---- Excerpt to read

Justice Minister Amir Ohana’s choice of Orly Ginsberg Ben-Ari as acting state prosecutor, defying Attorney General Avichai Mendelblit, is but the latest attempt by the caretaker government headed by the indicted Benjamin Netanyahu to undermine the rule of law. It also dovetails with Netanyahu’s battle cries against the State Prosecutor’s Office after the release of the attorney general’s decision to try him for bribery, fraud and breach of trust.
According to Mendelblit, the choice of Ginsberg Ben-Ari “doesn’t meet the necessary requirements for the position of acting state prosecutor” and that it “exceeds, in an extreme way, the scope of what is reasonable.”
Thus, he said, “there is a legal impediment to its approval.” According to Civil Service Commissioner Daniel Hershkowitz, the choice “is liable to erode the proper functioning of the state prosecutor.”
Ohana is neither interested in these arguments of substance nor in the facts that he is justice minister in a caretaker government, and that the country is in the midst of a third election cycle due to the deadlock stemming from Netanyahu’s legal predicament. Ohana was well aware of Mendelblit’s warnings when he announced his candidates for the position. Mendelblit made it clear that the justice minister must consult with him before the appointment, and not to deviate from his recommendation unless he presents compelling arguments. He even named the deputy state prosecutor for criminal affairs, Shlomo Lemberger, as his preference.
To make matters worse, the appointment was made at a particularly sensitive moment. Now the cases against the prime minister will be laid on the table of the state prosecutor, which will require “dealing with various legal aspects connected to the decision to try the prime minister,” as Mendelblit stressed in his opinion on Tuesday. “These are sensitive issues that require an even greater obligation to ensure the independence of the person holding the position, and above all the public appearance of independence.”

--------

• [Explore the material]
• 1. In the piece on the acting state prosecutor appointment, whom did Mendelblit name as his preference for the position?
• 2. Summarize the piece on the acting state prosecutor appointment in two sentences.
• 3. Write the next part of the piece on the acting state prosecutor appointment, picking up after its last sentence.

---- Data

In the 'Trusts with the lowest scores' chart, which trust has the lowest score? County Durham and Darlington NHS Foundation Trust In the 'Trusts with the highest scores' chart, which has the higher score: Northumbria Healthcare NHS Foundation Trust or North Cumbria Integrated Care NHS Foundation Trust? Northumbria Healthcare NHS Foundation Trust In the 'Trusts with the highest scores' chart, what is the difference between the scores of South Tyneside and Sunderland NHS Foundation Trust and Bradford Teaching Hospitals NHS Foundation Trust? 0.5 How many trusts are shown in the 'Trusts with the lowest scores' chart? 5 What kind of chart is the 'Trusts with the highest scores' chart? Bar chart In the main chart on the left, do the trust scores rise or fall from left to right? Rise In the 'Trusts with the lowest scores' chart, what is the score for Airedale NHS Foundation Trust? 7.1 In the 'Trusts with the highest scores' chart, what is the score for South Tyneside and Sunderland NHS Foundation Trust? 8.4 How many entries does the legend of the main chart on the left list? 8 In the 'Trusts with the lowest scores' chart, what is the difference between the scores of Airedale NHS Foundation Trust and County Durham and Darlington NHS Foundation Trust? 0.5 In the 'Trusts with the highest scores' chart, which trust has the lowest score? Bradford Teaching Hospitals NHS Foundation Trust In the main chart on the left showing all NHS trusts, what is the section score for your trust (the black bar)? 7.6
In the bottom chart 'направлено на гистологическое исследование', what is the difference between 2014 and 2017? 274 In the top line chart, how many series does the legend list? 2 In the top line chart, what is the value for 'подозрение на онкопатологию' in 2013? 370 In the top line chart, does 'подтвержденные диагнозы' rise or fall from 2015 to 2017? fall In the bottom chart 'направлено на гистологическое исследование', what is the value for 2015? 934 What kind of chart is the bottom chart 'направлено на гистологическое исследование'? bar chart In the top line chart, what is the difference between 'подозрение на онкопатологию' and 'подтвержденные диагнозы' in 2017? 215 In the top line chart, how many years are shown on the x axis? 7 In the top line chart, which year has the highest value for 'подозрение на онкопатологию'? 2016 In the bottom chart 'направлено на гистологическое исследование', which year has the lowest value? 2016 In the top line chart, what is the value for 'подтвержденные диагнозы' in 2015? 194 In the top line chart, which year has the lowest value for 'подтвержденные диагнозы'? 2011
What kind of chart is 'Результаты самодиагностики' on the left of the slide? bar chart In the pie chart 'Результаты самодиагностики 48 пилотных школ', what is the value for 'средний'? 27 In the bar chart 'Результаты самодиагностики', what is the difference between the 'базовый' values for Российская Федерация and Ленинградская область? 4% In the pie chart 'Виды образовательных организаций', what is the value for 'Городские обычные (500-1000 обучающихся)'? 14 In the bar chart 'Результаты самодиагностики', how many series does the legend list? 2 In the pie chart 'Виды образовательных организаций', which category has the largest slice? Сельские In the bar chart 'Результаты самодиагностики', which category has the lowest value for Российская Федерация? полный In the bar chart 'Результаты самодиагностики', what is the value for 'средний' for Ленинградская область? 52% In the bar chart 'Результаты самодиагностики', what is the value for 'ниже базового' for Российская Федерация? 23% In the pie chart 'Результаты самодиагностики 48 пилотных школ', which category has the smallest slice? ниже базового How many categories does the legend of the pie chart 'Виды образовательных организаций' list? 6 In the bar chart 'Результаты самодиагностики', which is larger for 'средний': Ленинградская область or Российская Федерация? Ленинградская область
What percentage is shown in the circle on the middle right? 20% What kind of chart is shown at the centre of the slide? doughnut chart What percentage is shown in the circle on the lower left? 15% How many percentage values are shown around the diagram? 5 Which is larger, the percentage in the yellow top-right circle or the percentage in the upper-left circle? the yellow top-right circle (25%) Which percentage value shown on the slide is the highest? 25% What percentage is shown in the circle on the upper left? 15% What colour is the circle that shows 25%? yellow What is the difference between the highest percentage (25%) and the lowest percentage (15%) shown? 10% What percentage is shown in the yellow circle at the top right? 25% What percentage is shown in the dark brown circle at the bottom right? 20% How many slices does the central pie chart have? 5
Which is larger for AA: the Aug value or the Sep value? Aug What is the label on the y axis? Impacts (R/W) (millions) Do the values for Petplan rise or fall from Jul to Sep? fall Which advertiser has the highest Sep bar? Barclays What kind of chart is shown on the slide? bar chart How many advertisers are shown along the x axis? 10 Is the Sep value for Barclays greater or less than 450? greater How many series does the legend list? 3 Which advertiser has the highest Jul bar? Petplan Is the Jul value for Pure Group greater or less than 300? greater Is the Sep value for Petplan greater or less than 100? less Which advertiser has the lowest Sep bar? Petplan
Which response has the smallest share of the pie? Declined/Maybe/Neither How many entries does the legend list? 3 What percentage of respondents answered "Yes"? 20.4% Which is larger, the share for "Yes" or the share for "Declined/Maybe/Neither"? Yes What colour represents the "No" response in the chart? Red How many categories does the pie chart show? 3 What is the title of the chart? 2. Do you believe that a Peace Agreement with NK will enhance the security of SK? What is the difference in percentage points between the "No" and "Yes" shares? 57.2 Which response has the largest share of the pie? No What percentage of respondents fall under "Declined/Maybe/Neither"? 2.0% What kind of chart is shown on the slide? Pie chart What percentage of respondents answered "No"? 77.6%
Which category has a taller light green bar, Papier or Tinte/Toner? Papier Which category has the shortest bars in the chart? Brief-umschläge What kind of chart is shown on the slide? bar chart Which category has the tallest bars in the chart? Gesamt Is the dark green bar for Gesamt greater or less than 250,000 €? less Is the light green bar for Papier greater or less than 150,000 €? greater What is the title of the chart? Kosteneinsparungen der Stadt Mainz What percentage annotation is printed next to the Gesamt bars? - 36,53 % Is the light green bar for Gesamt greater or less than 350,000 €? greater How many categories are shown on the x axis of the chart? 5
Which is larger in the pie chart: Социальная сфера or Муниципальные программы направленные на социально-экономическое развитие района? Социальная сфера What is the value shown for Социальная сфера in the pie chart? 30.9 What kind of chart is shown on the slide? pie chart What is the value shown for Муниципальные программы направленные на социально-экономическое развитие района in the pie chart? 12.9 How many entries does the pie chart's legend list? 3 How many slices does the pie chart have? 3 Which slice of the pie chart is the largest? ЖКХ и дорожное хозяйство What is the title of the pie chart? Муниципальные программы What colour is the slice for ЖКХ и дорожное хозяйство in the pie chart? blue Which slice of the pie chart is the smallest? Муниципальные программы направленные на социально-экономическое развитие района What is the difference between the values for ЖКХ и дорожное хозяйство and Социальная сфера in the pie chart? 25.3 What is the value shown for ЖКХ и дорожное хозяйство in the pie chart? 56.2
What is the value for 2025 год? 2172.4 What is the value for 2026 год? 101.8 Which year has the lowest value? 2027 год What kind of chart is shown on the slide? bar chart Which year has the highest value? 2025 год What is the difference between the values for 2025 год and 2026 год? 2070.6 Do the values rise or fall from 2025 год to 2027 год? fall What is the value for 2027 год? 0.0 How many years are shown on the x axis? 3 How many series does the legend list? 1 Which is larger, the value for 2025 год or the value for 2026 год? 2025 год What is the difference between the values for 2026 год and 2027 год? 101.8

--------

• [Per-task answers]
• 1. Shlomo Lemberger, the deputy state prosecutor for criminal affairs.

• 2. Justice Minister Amir Ohana chose Orly Ginsberg Ben-Ari as acting state prosecutor against the objections of Attorney General Avichai Mendelblit, who said the choice did not meet the position's requirements and faced a legal impediment, and who had named Shlomo Lemberger as his preference. The appointment came at a sensitive moment, as the cases against the indicted Prime Minister Benjamin Netanyahu move to the state prosecutor, a situation Mendelblit said demands greater assurance of the officeholder's independence.

• 3.
None of this prevented Ohana from defying Mendelblit and the Israeli Judicial Authority. True to the spirit of his commander, who spreads tales of a legal putsch and seeks “to investigate the investigators,” Ohana is abusing his temporary political power in an attempt to weaken the institution of the state prosecutor. Instead of respecting the circumstances and reducing his presence in the appointment process, Ohana seeks to squeeze everything he can get out of his temporary position.
Mendelblit pledged in closed-door meetings in the Justice Ministry that he would refuse to defend the appointment of a person unqualified for the job. “I won’t be a part of it,” he told his colleagues. The issue of the appointment will probably end up in the High Court of Justice, and the court is not expected to approve it. Thus, the public has received another reminder of the urgent need to replace Netanyahu’s corrupt and messianic regime.
The above article is Haaretz’s lead editorial, as published in the Hebrew and English newspapers in Israel.